9/25/2010

More NonSense: Personal Expression on the Internet

The challenge for their managers is a subtle one: How to infuse their coverage with the distinctive human voices of journalistic observers who no longer wish to suppress their personal perspectives, while also insuring that the big megaphones they own do not turn into amplifiers of treacherous rumors, personal vendettas, or partisan lies.

- Scott Rosenberg on the new journalism fostered by the Internet

PR isn't journalism, but it's getting more social, and smarter PR people realize that they, too, have a stake in showing some integrity. Think tanks and NGOs increasingly are filling a journalistic role.

- Dan Gillmor responds

The original Everybody Draw Mohammed Day poster by Molly Norris
The original Everybody Draw Mohammed Day poster by Molly Norris
...we should all be clear that it's almost certain that Norris made the imam's list not for this expression of her ideas but because folks turned her expression into a Facebook campaign that garnered a lot of attention despite Norris wishing to be disassociated from it. Nice job, you dumbasses.

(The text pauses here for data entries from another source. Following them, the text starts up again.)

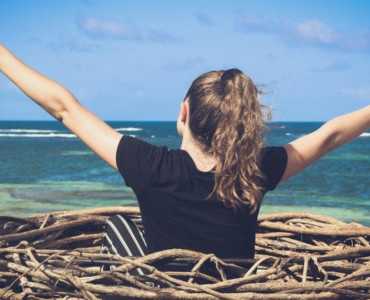 woman in black shirt sitting on brown wooden log near body of water during daytime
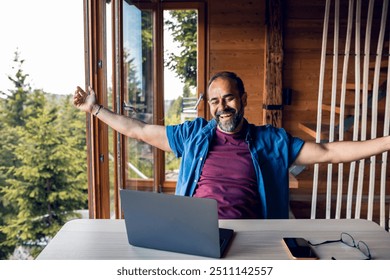 Man smiling and stretching while working on a laptop in a wooden cabin with a view of the forest - Powered by Shutterstock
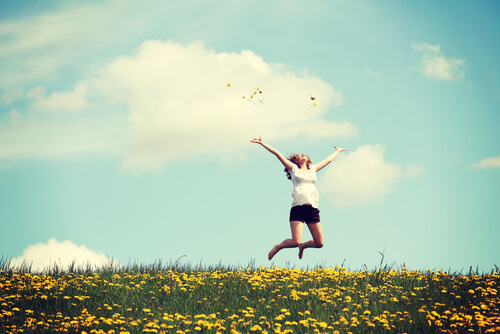 Mujer feliz en el campo saltando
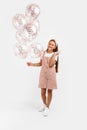 Photo of teenage girl holding balloons celebrating holiday event on isolated white background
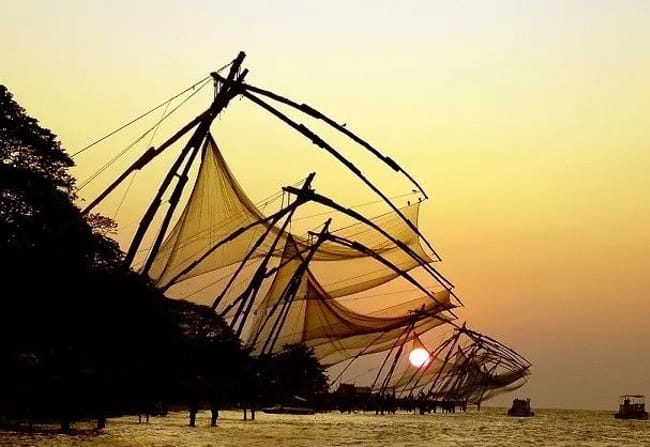  Large Chinese fishing nets silhouetted against a golden sunset over the ocean bottom.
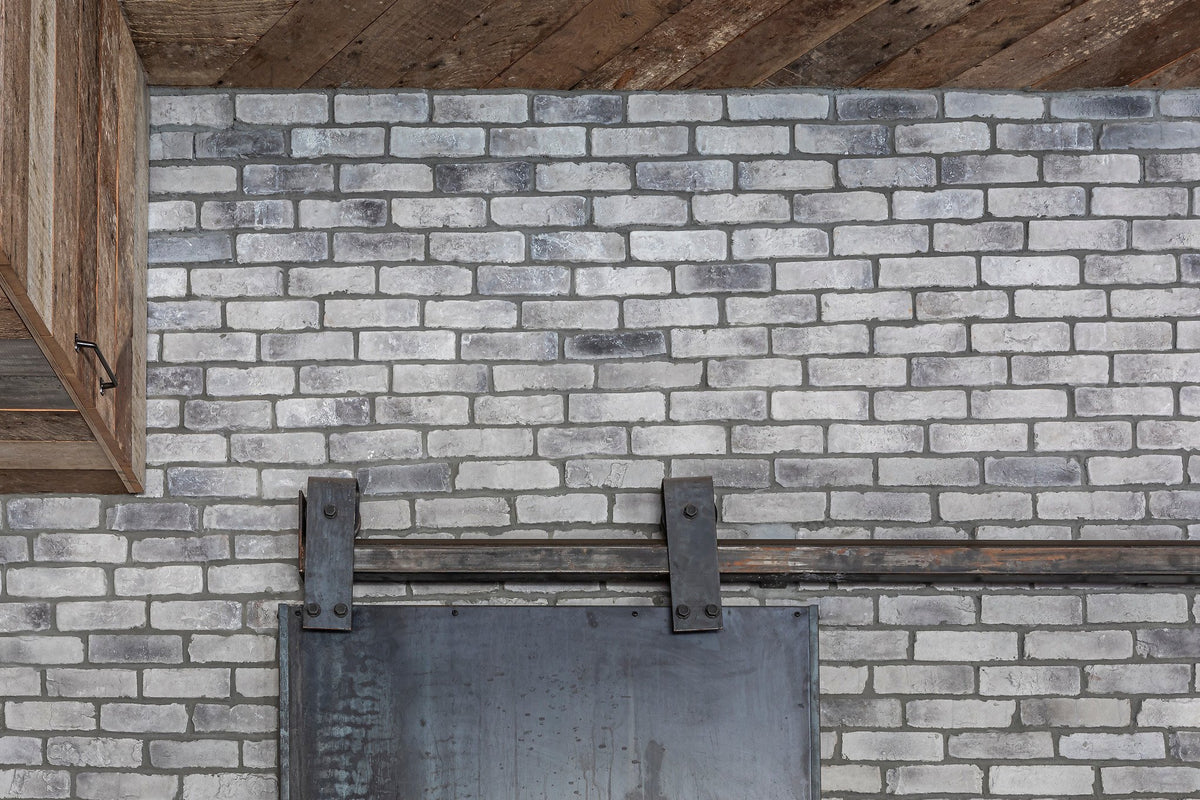 Running-bond brick below wood beam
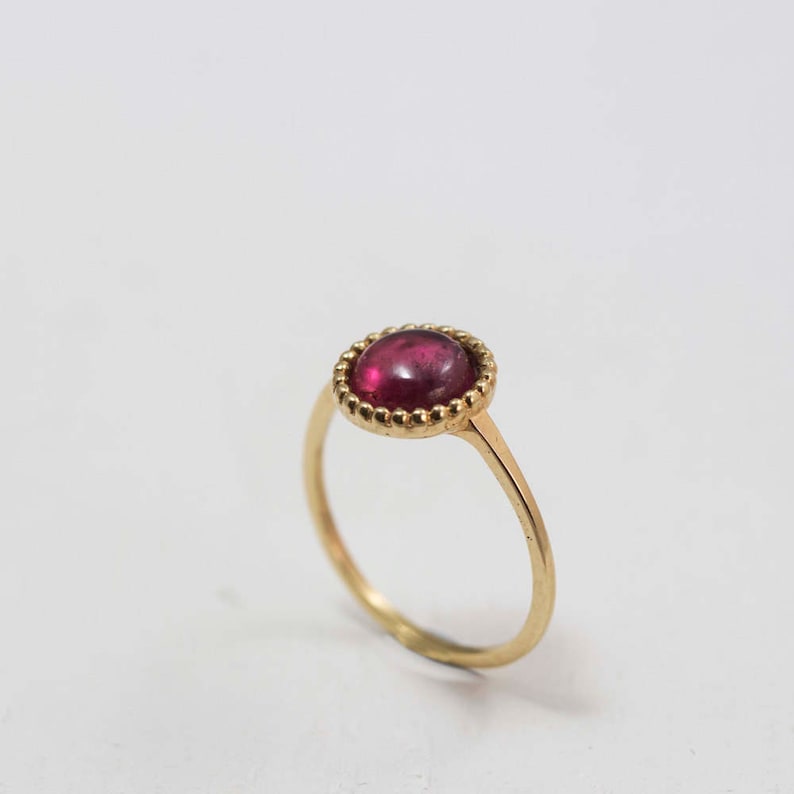 Puede incluir: Un anillo de oro con una piedra preciosa roja engastada en un engaste de cuentas.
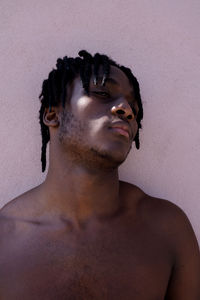 Young black man next to the pink wall portrait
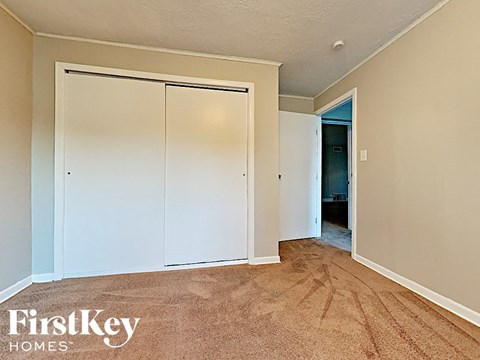 a bedroom with white closets and a carpeted floor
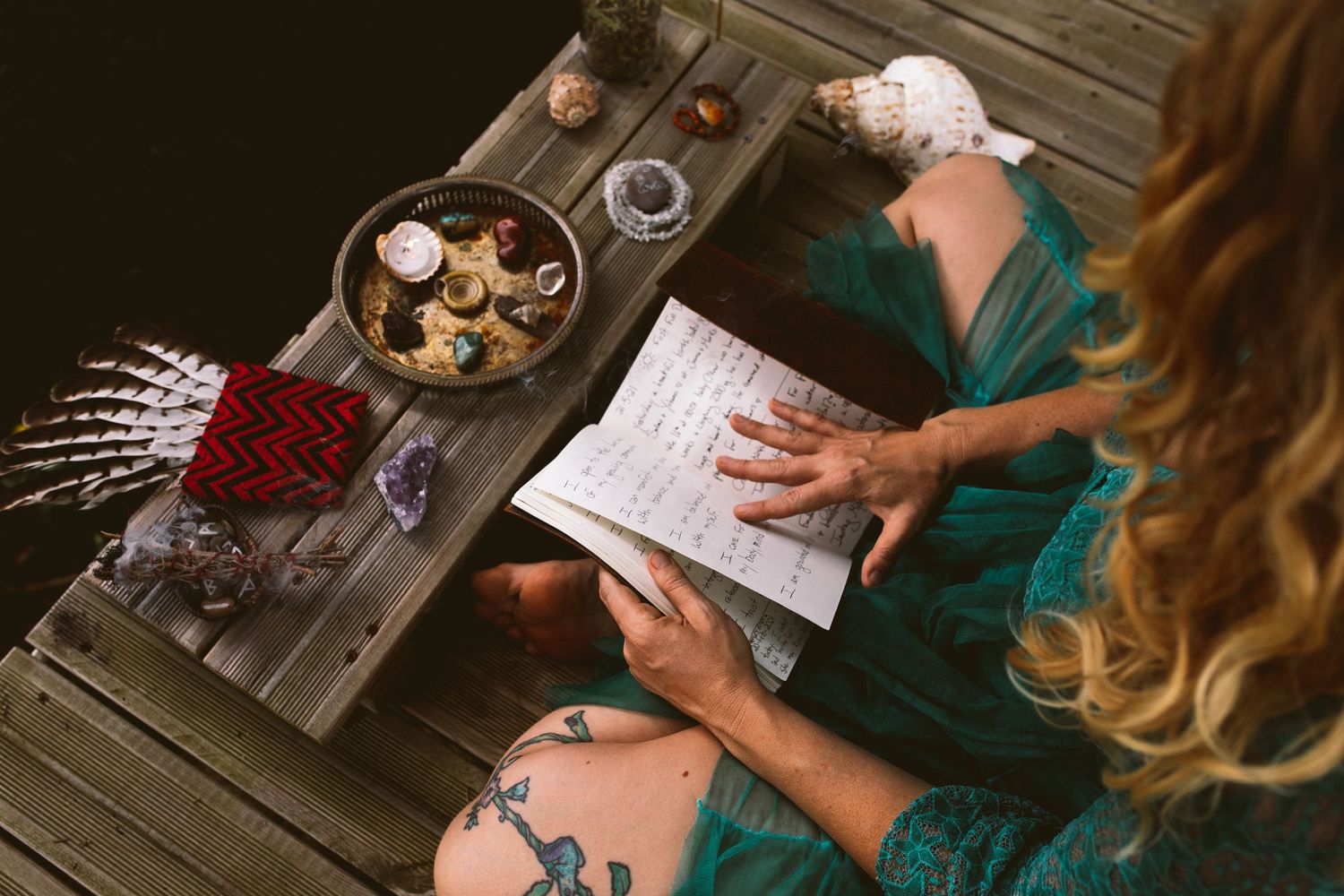 Hands working on crafts and materials on a wooden table surface.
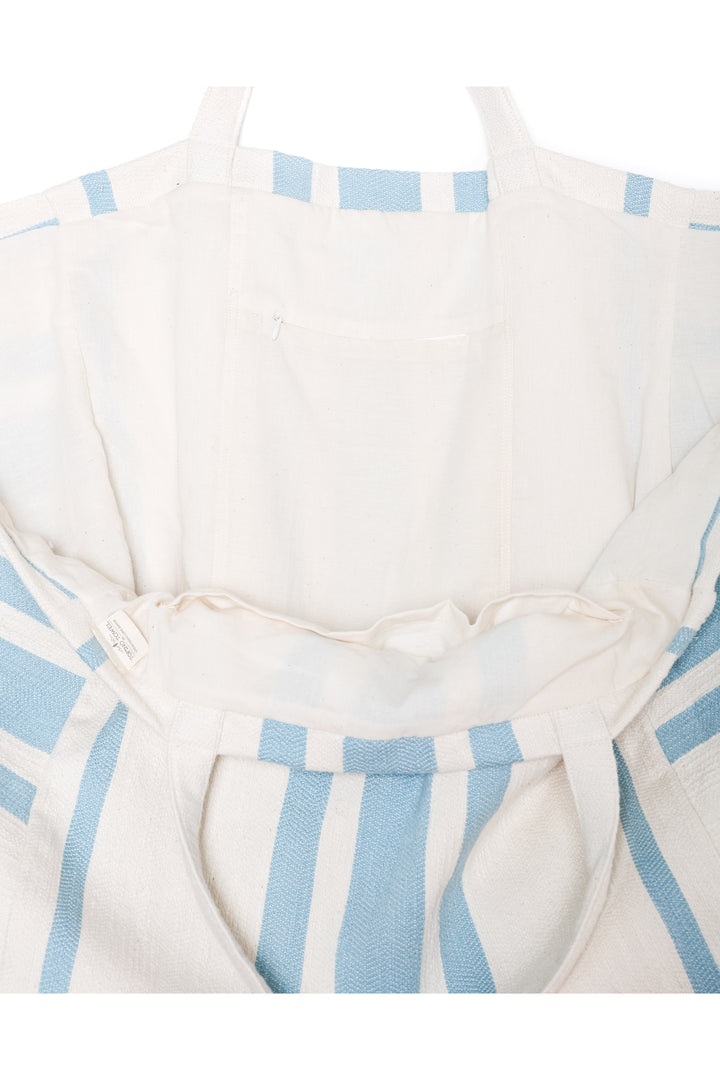 close up of oversized white and light blue striped Turkish cotton tote bag on a white background #colour_blue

- Tom Spurgeon on Molly Norris and the campaign she inspired

Update: Tom has more to say about Norris and the Danish cartoon controversy:

That this remains an issue in the news speaks to the broad, bland immaturity of the modern political world and the obvious, sad fact that nothing was learned. In fact, learning was resisted. Almost no one's conduct during that time was challenged or questioned, no matter how self-serving the subsequent spin.